[start of Document extract]

[gmx-users] Running Gromacs in parallel

Szilárd Páll pall.szilard at gmail.com
Thu Sep 22 16:26:38 CEST 2016


On Wed, Sep 21, 2016 at 9:55 PM,  <jkrieger at mrc-lmb.cam.ac.uk> wrote:
> Thanks Sz.
>
> Do you think going up to from version 5.0.4 to 5.1.4 would really make
> such a big difference?

Note that I was recommending using a modern compiler + the latest
release (which is called 2016 not 5.1.4!). It's hard to guess the
improvements, but from 5.0->2016 you should see double-digit
percentage improvements and going from gcc 4.4 to 5.x or 6.0 wil also
have a significant improvement.

> Here is a log file from a single md run (that has finished unlike the
> metadynamics) with the number of OpenMP threads matching how many threads
> there are on each node. This has been restarted a number of times with
> different launch configurations being mostly the number of nodes and the
> node type (either 8 CPUs or 24 CPUs).
> https://www.dropbox.com/s/uxzsj3pm31n66nz/md.log?dl=0

You seem to be using a single MPI rank per node ion these runs. That
will almost never be optimal, especially not when DD is not limited.

[end of Document extract]
[start of Record extracts]

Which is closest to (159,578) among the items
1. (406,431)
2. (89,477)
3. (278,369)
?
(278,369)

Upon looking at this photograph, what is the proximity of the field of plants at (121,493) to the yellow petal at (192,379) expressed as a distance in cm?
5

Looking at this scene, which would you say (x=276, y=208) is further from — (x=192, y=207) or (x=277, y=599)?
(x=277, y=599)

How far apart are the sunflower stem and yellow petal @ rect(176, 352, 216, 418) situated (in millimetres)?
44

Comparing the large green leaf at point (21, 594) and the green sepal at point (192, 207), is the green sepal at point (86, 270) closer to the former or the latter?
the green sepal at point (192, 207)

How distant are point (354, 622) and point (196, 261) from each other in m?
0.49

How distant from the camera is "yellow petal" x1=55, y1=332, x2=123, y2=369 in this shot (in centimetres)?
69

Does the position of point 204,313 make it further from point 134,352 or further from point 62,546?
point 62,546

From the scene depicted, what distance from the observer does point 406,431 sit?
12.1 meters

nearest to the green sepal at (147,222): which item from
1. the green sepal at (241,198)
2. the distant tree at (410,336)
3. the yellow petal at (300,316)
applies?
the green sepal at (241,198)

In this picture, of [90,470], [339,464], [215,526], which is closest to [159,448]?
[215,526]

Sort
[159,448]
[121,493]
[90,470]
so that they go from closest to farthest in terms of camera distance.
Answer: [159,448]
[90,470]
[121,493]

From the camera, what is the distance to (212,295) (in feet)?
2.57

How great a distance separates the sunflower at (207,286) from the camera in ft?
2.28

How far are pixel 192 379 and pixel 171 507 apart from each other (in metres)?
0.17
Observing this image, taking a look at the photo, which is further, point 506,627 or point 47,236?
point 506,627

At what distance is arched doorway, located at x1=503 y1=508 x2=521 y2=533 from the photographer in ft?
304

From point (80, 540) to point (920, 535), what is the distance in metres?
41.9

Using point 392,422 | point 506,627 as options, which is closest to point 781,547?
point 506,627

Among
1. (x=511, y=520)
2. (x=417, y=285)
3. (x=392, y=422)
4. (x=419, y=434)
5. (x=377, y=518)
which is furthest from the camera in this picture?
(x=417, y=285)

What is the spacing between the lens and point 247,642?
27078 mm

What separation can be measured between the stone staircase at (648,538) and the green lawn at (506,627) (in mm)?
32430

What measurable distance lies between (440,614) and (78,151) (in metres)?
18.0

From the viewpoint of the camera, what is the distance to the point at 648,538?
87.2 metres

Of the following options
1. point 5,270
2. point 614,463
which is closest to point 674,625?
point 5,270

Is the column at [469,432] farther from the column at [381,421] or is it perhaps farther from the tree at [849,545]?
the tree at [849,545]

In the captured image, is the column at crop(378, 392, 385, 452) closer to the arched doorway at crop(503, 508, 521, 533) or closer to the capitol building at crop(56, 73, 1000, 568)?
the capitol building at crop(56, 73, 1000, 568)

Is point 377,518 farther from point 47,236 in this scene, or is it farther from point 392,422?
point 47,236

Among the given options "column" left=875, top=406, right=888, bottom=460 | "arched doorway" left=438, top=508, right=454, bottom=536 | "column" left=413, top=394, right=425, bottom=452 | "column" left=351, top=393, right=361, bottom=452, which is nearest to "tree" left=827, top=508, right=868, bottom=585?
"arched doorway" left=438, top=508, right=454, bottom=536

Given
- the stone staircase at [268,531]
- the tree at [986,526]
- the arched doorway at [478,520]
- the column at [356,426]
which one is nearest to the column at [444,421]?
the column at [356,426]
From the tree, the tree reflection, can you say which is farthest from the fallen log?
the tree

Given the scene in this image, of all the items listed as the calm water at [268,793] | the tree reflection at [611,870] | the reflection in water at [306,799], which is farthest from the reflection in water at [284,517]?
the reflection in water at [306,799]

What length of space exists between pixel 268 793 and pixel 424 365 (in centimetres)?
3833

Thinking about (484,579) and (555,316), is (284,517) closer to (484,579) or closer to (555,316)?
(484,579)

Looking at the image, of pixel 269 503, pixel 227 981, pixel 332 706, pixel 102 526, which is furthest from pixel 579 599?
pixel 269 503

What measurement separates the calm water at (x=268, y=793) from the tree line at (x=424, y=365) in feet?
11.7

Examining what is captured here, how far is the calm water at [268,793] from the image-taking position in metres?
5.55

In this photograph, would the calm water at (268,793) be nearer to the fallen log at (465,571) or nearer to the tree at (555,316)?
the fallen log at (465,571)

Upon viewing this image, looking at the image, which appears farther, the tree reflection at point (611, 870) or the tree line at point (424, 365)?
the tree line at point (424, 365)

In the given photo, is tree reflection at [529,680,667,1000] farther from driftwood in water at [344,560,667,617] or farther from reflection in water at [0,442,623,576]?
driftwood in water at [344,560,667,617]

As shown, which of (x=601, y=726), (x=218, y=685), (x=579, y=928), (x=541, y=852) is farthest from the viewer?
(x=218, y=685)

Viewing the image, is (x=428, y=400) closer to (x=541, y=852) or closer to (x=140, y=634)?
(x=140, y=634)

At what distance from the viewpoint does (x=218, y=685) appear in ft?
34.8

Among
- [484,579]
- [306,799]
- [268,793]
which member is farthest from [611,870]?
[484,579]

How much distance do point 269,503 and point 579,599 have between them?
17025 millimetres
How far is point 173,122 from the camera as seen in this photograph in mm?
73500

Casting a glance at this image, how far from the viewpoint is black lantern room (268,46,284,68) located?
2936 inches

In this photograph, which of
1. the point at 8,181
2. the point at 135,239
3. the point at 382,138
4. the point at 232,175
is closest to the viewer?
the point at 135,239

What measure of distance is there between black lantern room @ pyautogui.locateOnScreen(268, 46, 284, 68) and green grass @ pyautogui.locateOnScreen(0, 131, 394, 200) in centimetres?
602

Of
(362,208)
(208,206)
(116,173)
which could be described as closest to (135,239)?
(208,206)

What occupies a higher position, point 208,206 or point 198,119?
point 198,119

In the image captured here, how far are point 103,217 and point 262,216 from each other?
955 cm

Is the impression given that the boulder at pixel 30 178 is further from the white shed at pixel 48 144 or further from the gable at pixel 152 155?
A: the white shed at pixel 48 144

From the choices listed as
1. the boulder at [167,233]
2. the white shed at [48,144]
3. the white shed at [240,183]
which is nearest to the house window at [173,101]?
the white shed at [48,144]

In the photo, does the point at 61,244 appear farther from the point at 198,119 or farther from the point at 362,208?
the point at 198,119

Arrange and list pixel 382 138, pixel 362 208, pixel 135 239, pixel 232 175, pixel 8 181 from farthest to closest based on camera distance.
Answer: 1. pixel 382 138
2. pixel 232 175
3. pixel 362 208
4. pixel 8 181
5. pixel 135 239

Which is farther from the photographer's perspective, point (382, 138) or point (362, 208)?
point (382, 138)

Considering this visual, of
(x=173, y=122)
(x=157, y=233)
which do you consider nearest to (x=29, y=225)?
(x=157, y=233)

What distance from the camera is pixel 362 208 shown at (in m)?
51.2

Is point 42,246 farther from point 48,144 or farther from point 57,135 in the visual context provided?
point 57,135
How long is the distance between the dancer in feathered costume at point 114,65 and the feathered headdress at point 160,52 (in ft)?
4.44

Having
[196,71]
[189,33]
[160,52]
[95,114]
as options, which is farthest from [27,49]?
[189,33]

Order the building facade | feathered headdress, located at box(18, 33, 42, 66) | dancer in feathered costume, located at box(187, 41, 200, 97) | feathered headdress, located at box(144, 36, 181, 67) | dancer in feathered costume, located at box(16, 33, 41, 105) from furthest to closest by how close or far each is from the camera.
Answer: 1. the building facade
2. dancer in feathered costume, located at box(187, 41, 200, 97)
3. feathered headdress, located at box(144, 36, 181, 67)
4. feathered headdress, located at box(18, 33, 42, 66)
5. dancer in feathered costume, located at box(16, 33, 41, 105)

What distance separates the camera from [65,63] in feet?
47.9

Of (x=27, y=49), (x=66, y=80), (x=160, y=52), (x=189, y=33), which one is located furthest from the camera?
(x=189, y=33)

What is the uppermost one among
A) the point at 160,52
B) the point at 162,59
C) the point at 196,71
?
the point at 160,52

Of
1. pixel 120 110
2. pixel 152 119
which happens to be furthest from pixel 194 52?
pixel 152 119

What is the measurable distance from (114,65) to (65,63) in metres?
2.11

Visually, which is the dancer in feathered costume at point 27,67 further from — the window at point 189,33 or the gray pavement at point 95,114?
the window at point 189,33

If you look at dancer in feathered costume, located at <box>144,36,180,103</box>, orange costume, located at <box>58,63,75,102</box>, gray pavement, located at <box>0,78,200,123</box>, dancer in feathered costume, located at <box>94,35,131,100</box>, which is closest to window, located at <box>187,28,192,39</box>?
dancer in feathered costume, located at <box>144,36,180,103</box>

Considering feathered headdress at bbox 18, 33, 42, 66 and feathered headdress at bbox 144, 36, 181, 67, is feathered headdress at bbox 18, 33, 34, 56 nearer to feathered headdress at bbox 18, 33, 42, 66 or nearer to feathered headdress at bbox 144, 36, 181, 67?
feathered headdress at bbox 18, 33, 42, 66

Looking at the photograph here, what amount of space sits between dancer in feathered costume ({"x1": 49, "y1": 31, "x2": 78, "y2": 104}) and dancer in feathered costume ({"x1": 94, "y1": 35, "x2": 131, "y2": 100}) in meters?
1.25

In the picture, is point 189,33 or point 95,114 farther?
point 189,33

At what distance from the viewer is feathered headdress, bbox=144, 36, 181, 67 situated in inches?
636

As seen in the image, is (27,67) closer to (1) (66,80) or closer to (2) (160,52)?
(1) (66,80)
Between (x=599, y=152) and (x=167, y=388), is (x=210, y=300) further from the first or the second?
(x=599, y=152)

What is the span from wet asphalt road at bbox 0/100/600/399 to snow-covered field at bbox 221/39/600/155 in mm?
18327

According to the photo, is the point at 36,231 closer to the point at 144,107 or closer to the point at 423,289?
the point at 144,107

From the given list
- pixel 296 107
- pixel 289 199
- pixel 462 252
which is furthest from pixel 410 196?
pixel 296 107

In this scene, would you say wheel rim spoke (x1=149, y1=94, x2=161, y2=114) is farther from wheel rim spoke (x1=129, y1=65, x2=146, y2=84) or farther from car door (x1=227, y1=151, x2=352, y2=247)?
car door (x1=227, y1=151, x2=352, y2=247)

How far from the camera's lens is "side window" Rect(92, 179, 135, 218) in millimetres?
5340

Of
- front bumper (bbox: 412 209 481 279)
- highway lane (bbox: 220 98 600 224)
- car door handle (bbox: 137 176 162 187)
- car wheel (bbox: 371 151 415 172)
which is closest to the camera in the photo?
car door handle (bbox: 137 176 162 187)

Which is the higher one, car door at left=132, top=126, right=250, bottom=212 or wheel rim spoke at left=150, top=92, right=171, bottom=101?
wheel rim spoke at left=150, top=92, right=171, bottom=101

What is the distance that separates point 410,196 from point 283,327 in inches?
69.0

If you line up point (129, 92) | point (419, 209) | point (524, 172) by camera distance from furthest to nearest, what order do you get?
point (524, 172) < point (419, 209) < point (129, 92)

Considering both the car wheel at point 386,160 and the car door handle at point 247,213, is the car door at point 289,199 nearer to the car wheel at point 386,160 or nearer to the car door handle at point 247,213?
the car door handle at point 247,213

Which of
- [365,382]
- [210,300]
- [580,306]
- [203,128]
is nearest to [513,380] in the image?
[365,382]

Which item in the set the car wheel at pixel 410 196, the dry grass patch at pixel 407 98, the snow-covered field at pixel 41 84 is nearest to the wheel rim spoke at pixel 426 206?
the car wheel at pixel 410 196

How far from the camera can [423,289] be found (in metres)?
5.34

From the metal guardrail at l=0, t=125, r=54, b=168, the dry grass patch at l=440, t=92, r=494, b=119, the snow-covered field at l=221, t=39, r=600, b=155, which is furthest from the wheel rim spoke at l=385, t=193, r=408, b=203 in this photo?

[end of Record extracts]

• [Task objective]: In the Gromacs thread above, why does the reply recommend a modern compiler and the latest release instead of the move from 5.0.4 to 5.1.4 that the questioner asks about? Answer in one to three sentences.

• [Correct answer]: The latest release is 2016, not 5.1.4. Going from 5.0 to 2016 should bring double-digit percentage improvements, and moving from gcc 4.4 to 5.x or 6.0 should also give a significant improvement.